§ **Task to complete**: Reproduce the listing below word for word, omitting the pictures.

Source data
══════

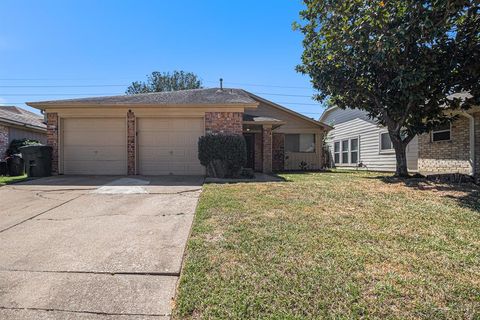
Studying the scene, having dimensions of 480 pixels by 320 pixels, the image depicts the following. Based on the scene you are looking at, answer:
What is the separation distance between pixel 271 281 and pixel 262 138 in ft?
39.3

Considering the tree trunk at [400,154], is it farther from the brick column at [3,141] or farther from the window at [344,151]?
the brick column at [3,141]

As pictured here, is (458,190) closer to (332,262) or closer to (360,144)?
(332,262)

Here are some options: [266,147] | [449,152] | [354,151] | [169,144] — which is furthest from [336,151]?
[169,144]

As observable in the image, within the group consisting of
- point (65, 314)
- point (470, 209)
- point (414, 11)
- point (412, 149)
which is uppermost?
point (414, 11)

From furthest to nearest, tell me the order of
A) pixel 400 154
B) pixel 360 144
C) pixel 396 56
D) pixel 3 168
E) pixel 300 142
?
pixel 360 144, pixel 300 142, pixel 3 168, pixel 400 154, pixel 396 56

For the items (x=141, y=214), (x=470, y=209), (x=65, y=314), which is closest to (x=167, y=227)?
(x=141, y=214)

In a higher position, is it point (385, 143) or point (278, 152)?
point (385, 143)

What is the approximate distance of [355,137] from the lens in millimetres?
19000

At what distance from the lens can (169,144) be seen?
11.4 m

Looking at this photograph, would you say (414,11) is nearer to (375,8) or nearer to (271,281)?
(375,8)

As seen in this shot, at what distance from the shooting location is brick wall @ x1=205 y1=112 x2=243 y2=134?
11297mm

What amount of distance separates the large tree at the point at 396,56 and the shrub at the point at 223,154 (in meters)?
3.50

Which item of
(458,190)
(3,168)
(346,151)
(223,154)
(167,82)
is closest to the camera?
(458,190)

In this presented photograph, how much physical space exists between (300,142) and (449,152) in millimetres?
6956
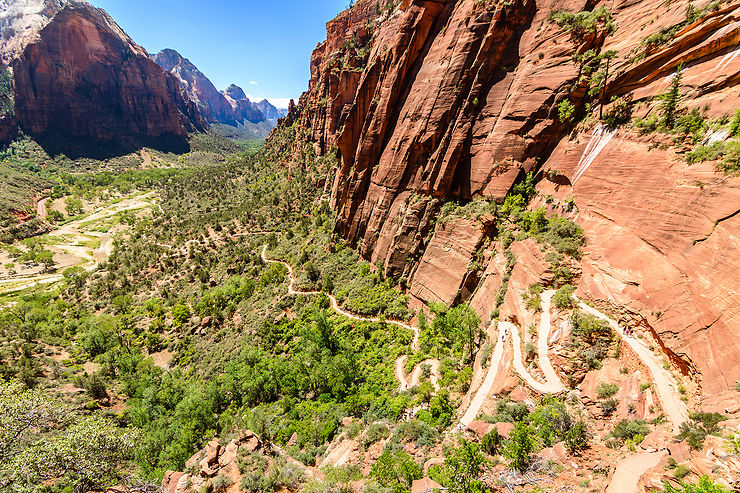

══════

§ **Exercise solution**:
Studying the scene, having dimensions of 480 pixels by 320 pixels, the image depicts the following. Based on the scene you are looking at, answer:
What is the separation distance between pixel 271 281 and pixel 262 138 in ft?
39.3

Considering the tree trunk at [400,154], is it farther from the brick column at [3,141] or farther from the window at [344,151]?
the brick column at [3,141]

As pictured here, is (458,190) closer to (332,262) or closer to (360,144)?
(332,262)

Here are some options: [266,147] | [449,152] | [354,151] | [169,144] — which is furthest from [336,151]?
[169,144]

As observable in the image, within the group consisting of
- point (65, 314)
- point (470, 209)
- point (414, 11)
- point (412, 149)
which is uppermost?
point (414, 11)

From furthest to nearest, tell me the order of
A) pixel 400 154
B) pixel 360 144
C) pixel 396 56
D) pixel 3 168
E) pixel 300 142
?
pixel 360 144, pixel 300 142, pixel 3 168, pixel 400 154, pixel 396 56

For the items (x=141, y=214), (x=470, y=209), (x=65, y=314), which is closest to (x=167, y=227)?
(x=141, y=214)

In a higher position, is it point (385, 143) or point (278, 152)?
point (385, 143)

What is the approximate distance of [355,137] from the lens in millimetres?
19000

At what distance from the lens can (169,144) be seen?
11.4 m

Looking at this photograph, would you say (414,11) is nearer to (375,8) or nearer to (271,281)?
(375,8)

As seen in this shot, at what distance from the shooting location is brick wall @ x1=205 y1=112 x2=243 y2=134?
11297mm

What amount of distance separates the large tree at the point at 396,56 and the shrub at the point at 223,154 (in meters)?
3.50

Which item of
(458,190)
(3,168)
(346,151)
(223,154)
(167,82)
is closest to the camera?
(458,190)

In this presented photograph, how much physical space exists between (300,142) and (449,152) in millimetres?
6956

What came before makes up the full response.